Capítulo XXIV

Beatriz llegó al juzgado muy temprano, para estar pendiente de la entrada de Aníbal. Aunque la habían citado a las diez, si querían empezar a esa hora, ella necesitaba hablar antes con su cliente. Lo normal, cuando hay más de un detenido, es que citen a todos a la misma hora y luego les hagan esperar turno. Pese a que uno cuente con que se van a retrasar, es necesario ser puntuales, pues aunque el abogado espere horas, nadie espera por él. Ni es bueno hacerse esperar. Al menos a ella no le gustaba. Si tenía huecos libres claros, podría aprovechar para hacer gestiones en otros juzgados. Nunca está de más empujar los asuntos un poco.

Cuando entró en calabozos para hablar con su cliente se quedó sorprendida. No parecía haber pasado dos días detenido. El pelo ya había crecido lo suficiente como para cubrir la cabeza y no se notaba la herida. Su aspecto era descansado y relajado y su sonrisa amable.

—Señora letrada, le veo cara de cansada, ¿se encuentra bien?

—Sí, no se preocupe. Entre lo suyo y lo que ya estaba en la agenda, estos tres días han sido un poco ajetreados. Los plazos corren igual para los abogados. Pero no es nada a lo que no estemos acostumbrados.

—Siento las molestias.

—A usted le veo sorprendentemente bien. Es la primera vez que me encuentro a un detenido que mejora en calabozos.

—Si mejorasen un poco el servicio, sería un balneario recomendable. Ayuda a pensar.

—Sí. Entiendo a qué se refiere; pero yo prefiero el Camino de Santiago. También te desprendes de todo y dispones de tiempo para reflexionar, pero allí el servicio sí es bueno y el marco impresionante.

—Lo tendré en cuenta para la próxima vez que necesite reflexionar, así no tendré que delinquir.

—Vamos a lo nuestro. Lo lógico es que el juez comience preguntándole por su vinculación con Pablo y Carmen. Ya me ha explicado cómo los conoció y cuál era su relación. Es una buena explicación. Intente ser lo más convincente posible.

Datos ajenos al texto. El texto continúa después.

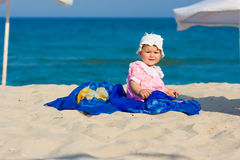 Baby girl beach portrait Stock Photos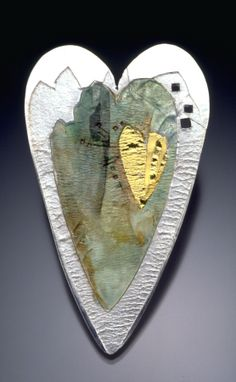 Mary Rogers | Amulet Heart #9 Brooch.......Connie Fox: Unity achieved by repetition of hearts using different materials.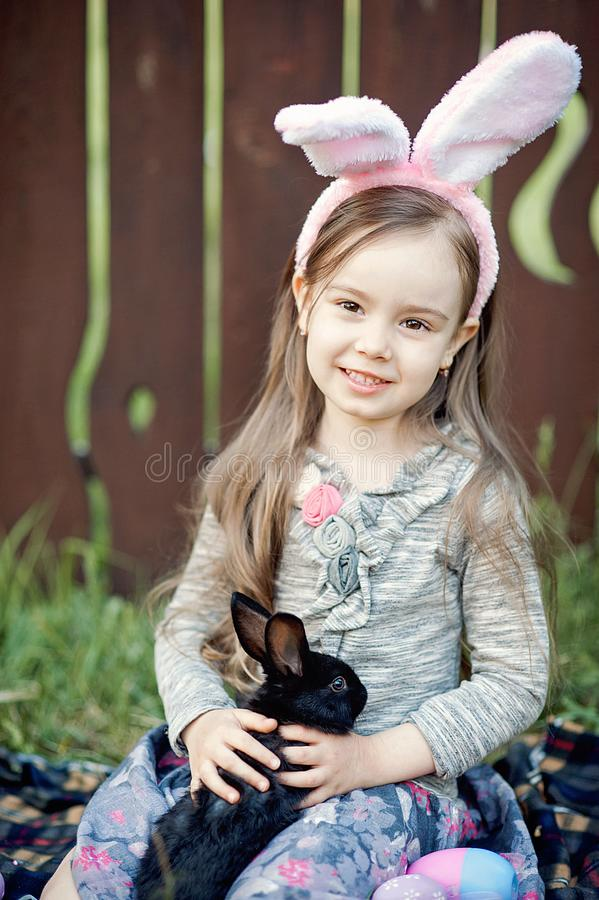 Children play with real rabbit. Laughing child at Easter egg hunt with white pet bunny. Little toddler girl playing with animal in royalty free stock photography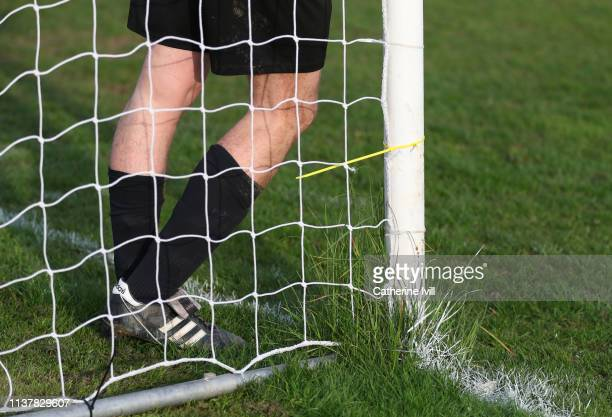Grass grows around the goalpost as the goalkeeper stands in the goal during the Cherry Red Records Combined Counties Football League Division One...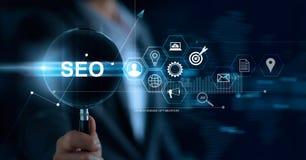 Conceito de SEO Search Engine Optimization Marketing Homem de neg?cios com a lupa ? disposi??o que procura no Web site e na rede foto de stock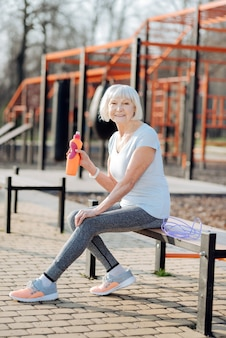 Rilassarsi in panchina. allerta donna sottile in possesso di una bottiglia di succo di frutta e rilassarsi durante l'allenamento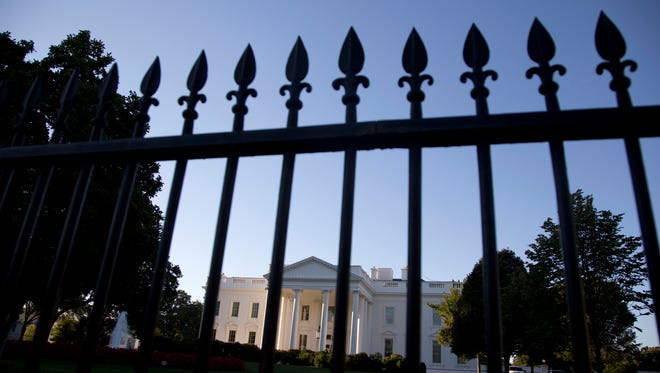 FILE - In this Sept. 22, 2014, file photo, the White House is photographed from Pennsylvania Avenue in Washington. (AP Photo/Carolyn Kaster, File)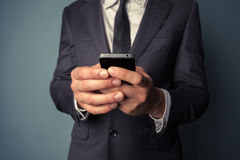 Young businessman using smart phone Royalty Free Stock Photography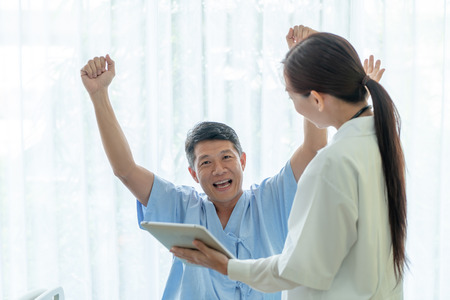 Asian senior patient on hospital bed discussing with female doctor - selective focus point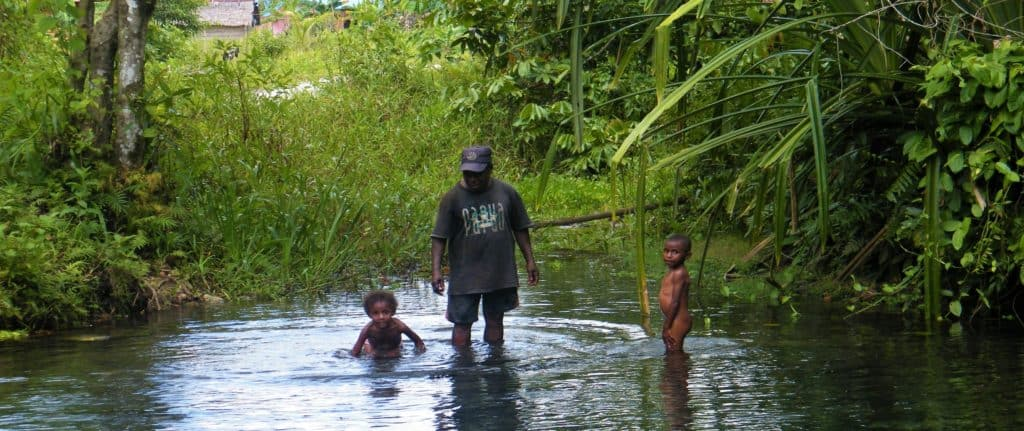 Papuan man with two kids in a river in West Papua while exploring Sorong and surroundings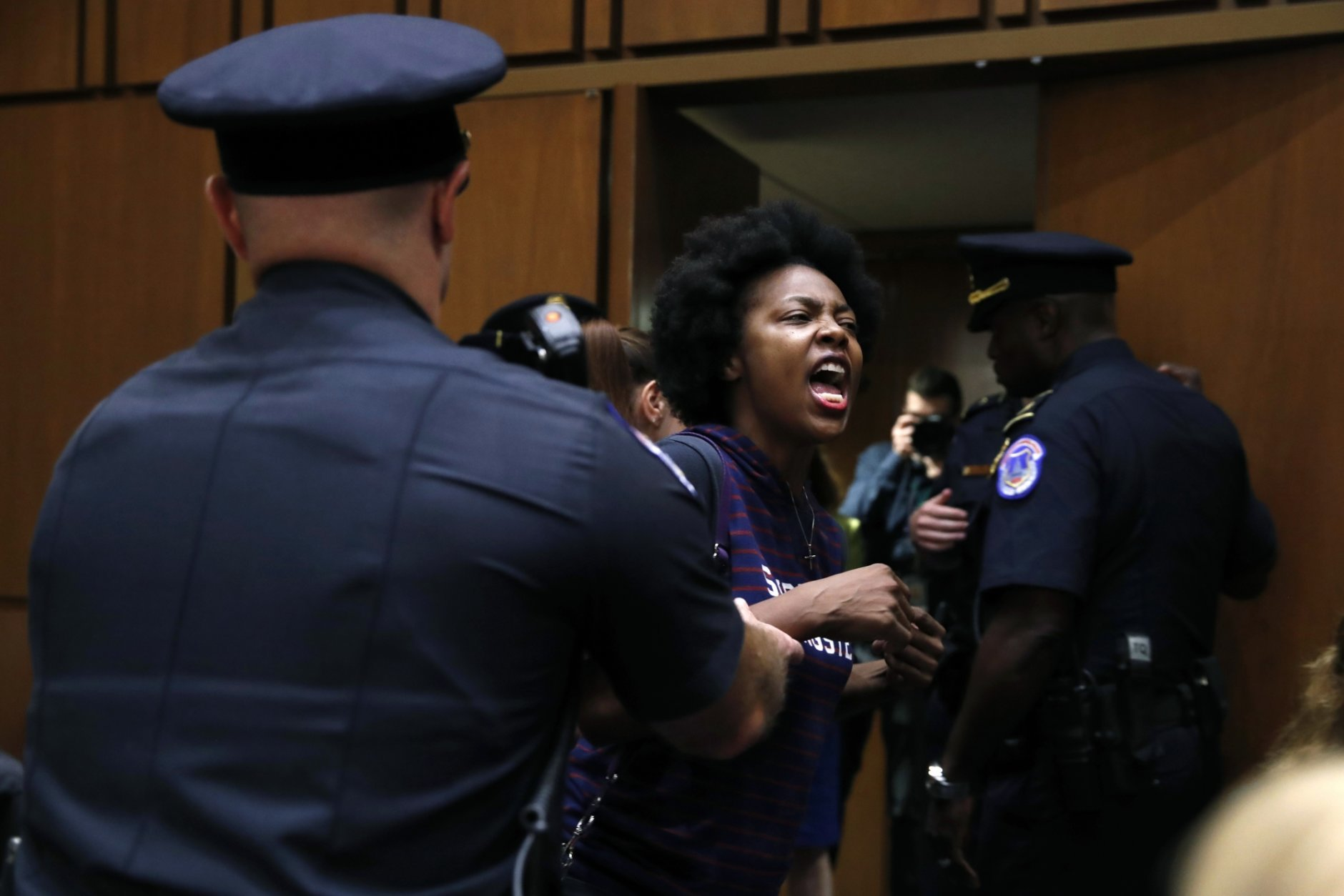 A protester against Supreme Court nominee Brett Kavanaugh is removed from his Senate Judiciary Committee confirmation hearing, on Capitol Hill, Tuesday, Sept. 4, 2018, in Washington. (AP Photo/Jacquelyn Martin)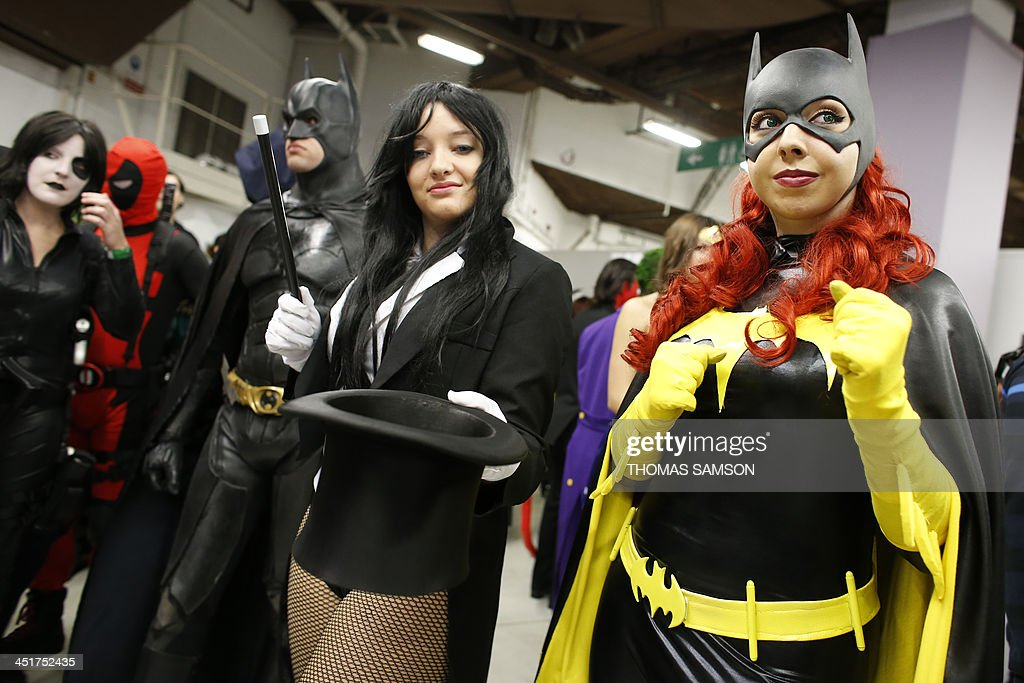 A cosplay fan dressed as batgirl (R) poses as she takes part in a contest with other fans on November 24, 2013 during the 'Paris Comics Expo' at the Espace Champerret in Paris. Organised by Pixidol association, this contest of cosplay (short for 'costume play') marks the 50th anniversary of Marvel Comics' X-Men and The Avengers. AFP PHOTO / THOMAS SAMSON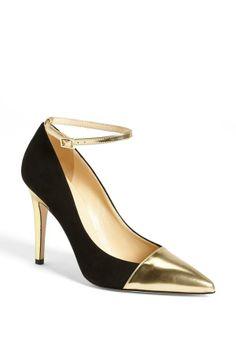 Pretty gold and black pumps.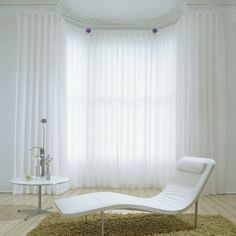"""White room."" Interior. Sheer white curtains."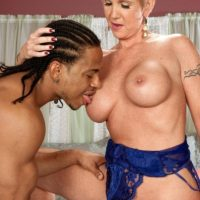 Foxy light-haired granny Honey Ray has her young black paramour suck her honeypot and chocolate-colored sphincter too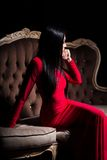 Beautiful lady in red dress on luxury sofa Stock Images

—No se preocupe. Es la verdad.

—Supongo que hoy le harán escuchar la cinta que encontraron en la vivienda de los fallecidos, o al menos nos exhibirán la transcripción. ¿Qué puede contener esa conversación?

—Supongo que Pablo pidiéndome dinero y yo mandándolo a la mierda, o dándoselo por pena. No creo que otra cosa.

—Hay que estar preparado para cualquier cosa. Es mejor decir un «no me acuerdo» o «no estoy seguro» que contar una mentira. Si descubren una mentira, pensarán que es usted culpable.

—Tranquila. He estado recordando cada palabra que me ha dicho estos días.

—Y por último, su relación con el otro detenido. Traigo un informe detallado de los contratos con su empresa, de los contratos con empresas similares y del listado de empresas armadoras de Galicia. Podemos explicar la relación.

—Pues ese animal es lo que más me preocupa. Es un bruto que podría inventarse cualquier estupidez para quedar fuera.

—Pero ¿hay algo?

—Nada. Pero no me fío. ¿Se puede saber cuál es el contenido de su declaración, cuando la haga?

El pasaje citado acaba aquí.